● **Selected extract**:
Colubrina pedunculata

Scientific classification
- Kingdom: Plantae
- Clade: Tracheophytes
- Clade: Angiosperms
- Clade: Eudicots
- Clade: Rosids
- Order: Rosales
- Family: Rhamnaceae
- Genus: Colubrina
- Species: C. pedunculata
- Binomial name: Colubrina pedunculata Baker f.

= Colubrina pedunculata =

- Genus: Colubrina
- Species: pedunculata
- Authority: Baker f.

Species of flowering plant

Colubrina pedunculata is a shrub in the family Rhamnaceae. It is endemic to Christmas Island, an Australian territory in the north-eastern Indian Ocean. Its specific epithet comes from the Latin pedunculatus, referring to the long and conspicuous peduncle of the inflorescence.

==Description==
Colubrina pedunculata is a thorny, sometimes straggling, shrub or small tree. Its thorns are 5–20 mm long. Its leaves are alternate, narrowly elliptic, and deciduous after fruiting. It bears many yellow-green flowers, 5–6 mm across and clustered. The fruit is about 7 mm long.

==Distribution and habitat==
Found only on Christmas Island, the plant is common on the northern and north-eastern terraces, in areas of poor, dry soil, among limestone pinnacles and scree, and in cliff edge thickets.

==Relationships==
Since it is closely related to the widespread C. asiatica (L.) Brongn., the fruit of which is used as a fish toxin, and the leaves of which are used medicinally to treat skin diseases, similar chemical or pharmacological properties may be expected in C. pedunculata.

● **Problem requirements**:
Turn the paragraph in the Colubrina pedunculata text above that begins "Colubrina pedunculata is a thorny" into a bulleted list that keeps its main facts.

● **Provided data**:
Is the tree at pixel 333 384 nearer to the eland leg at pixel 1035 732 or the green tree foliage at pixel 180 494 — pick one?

● **Written answer**:
- Form: thorny shrub or small tree, sometimes straggling
- Thorns: 5–20 mm long
- Leaves: alternate, narrowly elliptic, deciduous after fruiting
- Flowers: many, yellow-green, 5–6 mm across, clustered
- Fruit: about 7 mm long